+++ Extract

The input to the algorithm is:
— Number of objects (N). You may assume that 0 ≤ N < 2¹⁶.
— Number of addresses (M). You may assume that 0 ≤ M < 2²⁴. Addresses are numbered 0 ≤ m < M.
— List of objects, numbered 0 ≤ n < N. Each object consists of:
—— Length j, which is a non-negative integer. You may assume that 1 ≤ j ≤ M.
—— A set of zero or more non-overlapping ranges called bins, [m₁, m₂), that object n is permitted to occupy, such that 0 ≤ m₁ < m₂ ≤ M. These ranges may be neither overlapping nor intersecting, but they may be consecutive (i.e. for all k and l where k₁ ≤ l₁, it applies that k₁ < l₁ and k₂ ≤ l₁). Sets of ranges of different objects can both overlap and intersect.

++++++
+++ Data

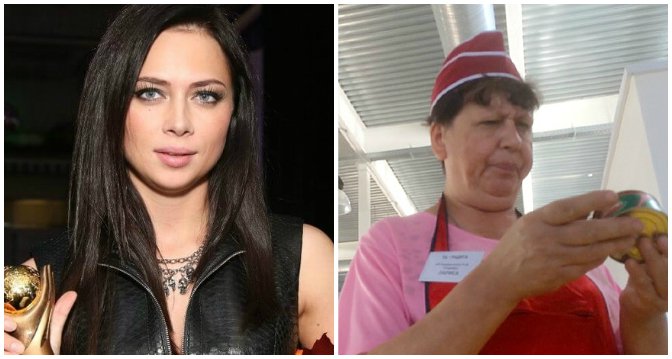Мамы 5 отечественных звезд, у которых обычные профессии (фото) Мамы 5 отечественных звезд, у которых обычные профессии (фото)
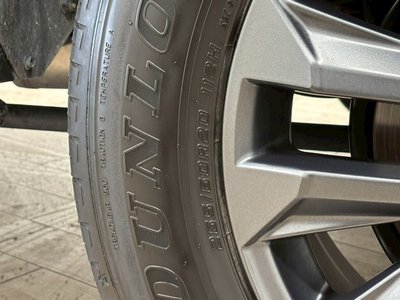 2024 Toyota LAND CRUISER 250 photo 24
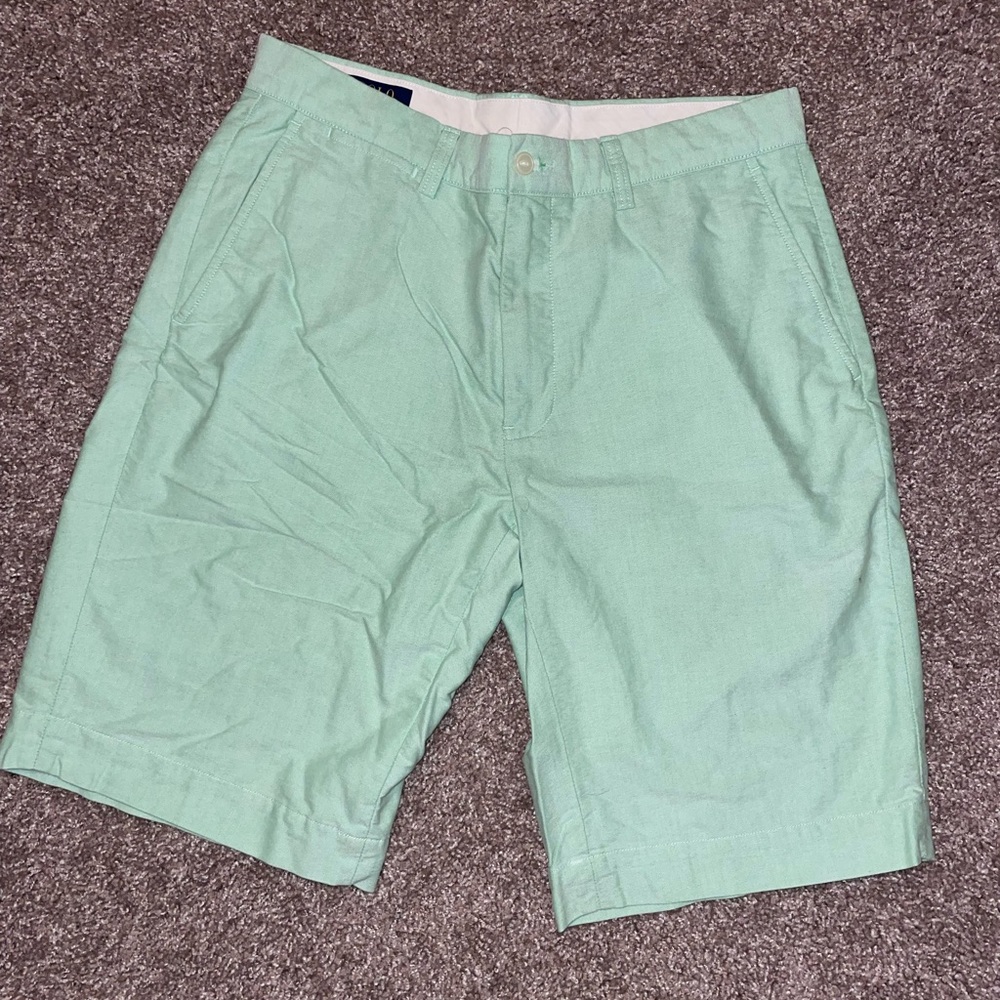 Ralph Lauren Polo Men’s Chino Shorts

++++++

## Brief A
Answer the following questions from the algorithm input specification:
(i) What upper bound may be assumed for the number of addresses, M?
(ii) What name is given to the ranges that an object is permitted to occupy?
(iii) May the sets of ranges belonging to different objects overlap?
## Brief B
Carry the algorithm input specification forward from the point at which it stops.

## Task answer A
(i) M may be assumed to satisfy 0 ≤ M < 2²⁴.
(ii) They are called bins.
(iii) Yes. Sets of ranges of different objects can both overlap and intersect.

## Task answer B
The output of the algorithm is:
— List of placements, numbered 0 ≤ n ≤ N. Each placement is an integer starting address 0 ≤ p < M assigned to object n, or else M if the object could not be placed anywhere.

The output of the algorithm must satisfy the following two conditions:
— For each object n, if pₙ ≠ M, there exists one range [mₙ,₁, mₙ,₂) such that pₙ ≥ mₙ,₁ and (pₙ + jₙ) ≤ mₙ,₂. In other words, each object must completely fit within one of the allowed ranges they are given.
— For every 0 ≤ t,u < N, where t ≠ u and pₜ ≠ M and pᵤ ≠ M, it holds that either pᵤ ≥ (pₜ + jₜ), or pₜ ≥ (pᵤ + jᵤ). In other words, the placements for two objects may neither overlap nor intersect.

Corollaries:
— Objects may be placed consecutively.
— Spanning across ranges is not permitted: a placement where first half of the object fits in one range and the rest fits in another range is not permissible, even if the second range begins exactly where the first ends.
— For each object n, if pₙ ≠ M, it holds that (pₙ + jₙ) ≤ M. In other words, objects must fit within the given address space.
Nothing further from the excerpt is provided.